#### [Required task]
Which lines run from the line with "The camera's focal" to the end of the entries? Write out exactly those, leaving out the pictures.

#### [Record extracts]
** Begin **

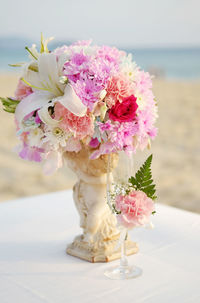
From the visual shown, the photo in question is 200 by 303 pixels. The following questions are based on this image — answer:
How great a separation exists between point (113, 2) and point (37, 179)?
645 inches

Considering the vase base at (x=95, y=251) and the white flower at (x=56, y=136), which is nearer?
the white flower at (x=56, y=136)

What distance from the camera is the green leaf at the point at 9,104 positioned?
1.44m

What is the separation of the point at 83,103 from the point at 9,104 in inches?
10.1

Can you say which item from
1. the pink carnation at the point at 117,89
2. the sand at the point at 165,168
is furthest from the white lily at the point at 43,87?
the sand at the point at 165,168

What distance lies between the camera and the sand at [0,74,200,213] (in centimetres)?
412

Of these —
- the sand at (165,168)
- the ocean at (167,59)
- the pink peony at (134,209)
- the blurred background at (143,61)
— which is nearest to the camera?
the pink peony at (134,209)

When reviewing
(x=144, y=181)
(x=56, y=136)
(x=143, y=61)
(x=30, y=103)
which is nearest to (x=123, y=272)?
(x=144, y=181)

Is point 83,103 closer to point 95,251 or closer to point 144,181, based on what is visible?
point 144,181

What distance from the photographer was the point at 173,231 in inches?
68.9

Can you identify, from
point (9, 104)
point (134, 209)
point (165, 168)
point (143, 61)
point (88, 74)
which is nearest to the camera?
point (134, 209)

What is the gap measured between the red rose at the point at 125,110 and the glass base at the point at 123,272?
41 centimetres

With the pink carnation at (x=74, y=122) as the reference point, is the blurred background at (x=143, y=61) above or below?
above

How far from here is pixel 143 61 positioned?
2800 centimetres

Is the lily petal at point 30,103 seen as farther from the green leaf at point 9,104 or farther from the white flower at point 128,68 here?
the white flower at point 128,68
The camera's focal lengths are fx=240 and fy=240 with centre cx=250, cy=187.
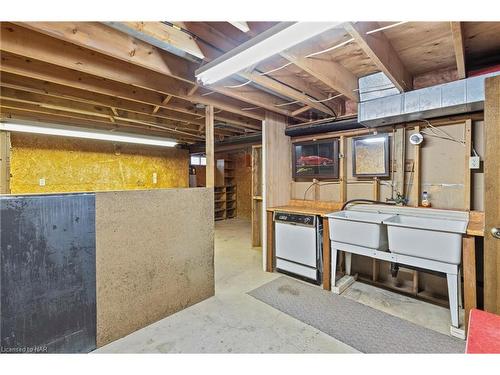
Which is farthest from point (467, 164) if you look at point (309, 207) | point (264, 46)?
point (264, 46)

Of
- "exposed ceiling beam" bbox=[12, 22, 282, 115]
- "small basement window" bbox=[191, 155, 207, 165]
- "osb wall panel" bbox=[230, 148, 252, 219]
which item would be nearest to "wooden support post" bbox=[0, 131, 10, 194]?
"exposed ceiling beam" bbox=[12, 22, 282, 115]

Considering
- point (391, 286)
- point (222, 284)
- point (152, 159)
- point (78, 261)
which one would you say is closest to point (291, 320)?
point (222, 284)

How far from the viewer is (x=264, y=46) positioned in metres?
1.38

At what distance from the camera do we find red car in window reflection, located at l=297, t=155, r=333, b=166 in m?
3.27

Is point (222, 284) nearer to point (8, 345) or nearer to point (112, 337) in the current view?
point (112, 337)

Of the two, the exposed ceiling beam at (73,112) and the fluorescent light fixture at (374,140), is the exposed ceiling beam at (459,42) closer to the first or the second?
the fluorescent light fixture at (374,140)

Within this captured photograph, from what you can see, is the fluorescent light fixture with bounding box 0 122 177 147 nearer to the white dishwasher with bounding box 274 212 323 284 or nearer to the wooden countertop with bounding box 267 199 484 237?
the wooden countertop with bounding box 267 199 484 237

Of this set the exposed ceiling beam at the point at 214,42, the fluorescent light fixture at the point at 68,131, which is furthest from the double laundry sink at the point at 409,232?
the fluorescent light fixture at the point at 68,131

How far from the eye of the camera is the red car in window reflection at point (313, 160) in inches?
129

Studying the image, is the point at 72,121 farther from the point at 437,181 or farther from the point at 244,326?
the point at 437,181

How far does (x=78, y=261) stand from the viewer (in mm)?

** End **

#### [Final result]
The camera's focal lengths are fx=240 and fy=240 with centre cx=250, cy=187.
Which is farthest from point (467, 164) if you look at point (309, 207) | point (264, 46)?
point (264, 46)

Of
- "exposed ceiling beam" bbox=[12, 22, 282, 115]
- "small basement window" bbox=[191, 155, 207, 165]
- "osb wall panel" bbox=[230, 148, 252, 219]
which item would be nearest to "wooden support post" bbox=[0, 131, 10, 194]?
"exposed ceiling beam" bbox=[12, 22, 282, 115]

Considering
- point (391, 286)
- point (222, 284)
- point (152, 159)
- point (78, 261)
which one would you say is closest to point (291, 320)?
point (222, 284)

How far from the viewer is (x=264, y=46) positioned in metres?
1.38

At what distance from the camera do we find red car in window reflection, located at l=297, t=155, r=333, b=166 in m?
3.27

Is point (222, 284) nearer to point (8, 345) or nearer to point (112, 337) in the current view?
point (112, 337)

Of the two, the exposed ceiling beam at (73,112) and the fluorescent light fixture at (374,140), is the exposed ceiling beam at (459,42) closer to the first or the second?
the fluorescent light fixture at (374,140)

Within this captured photograph, from what you can see, is the fluorescent light fixture with bounding box 0 122 177 147 nearer to the white dishwasher with bounding box 274 212 323 284 or nearer to the wooden countertop with bounding box 267 199 484 237?
the wooden countertop with bounding box 267 199 484 237

Of this set the exposed ceiling beam at the point at 214,42, the fluorescent light fixture at the point at 68,131, which is furthest from the double laundry sink at the point at 409,232?
the fluorescent light fixture at the point at 68,131

How far from the eye of the camera is the red car in window reflection at point (313, 160) in inches?
129

Studying the image, is the point at 72,121 farther from the point at 437,181 or farther from the point at 244,326?
the point at 437,181

How far does (x=78, y=261) stand from the viewer (in mm)?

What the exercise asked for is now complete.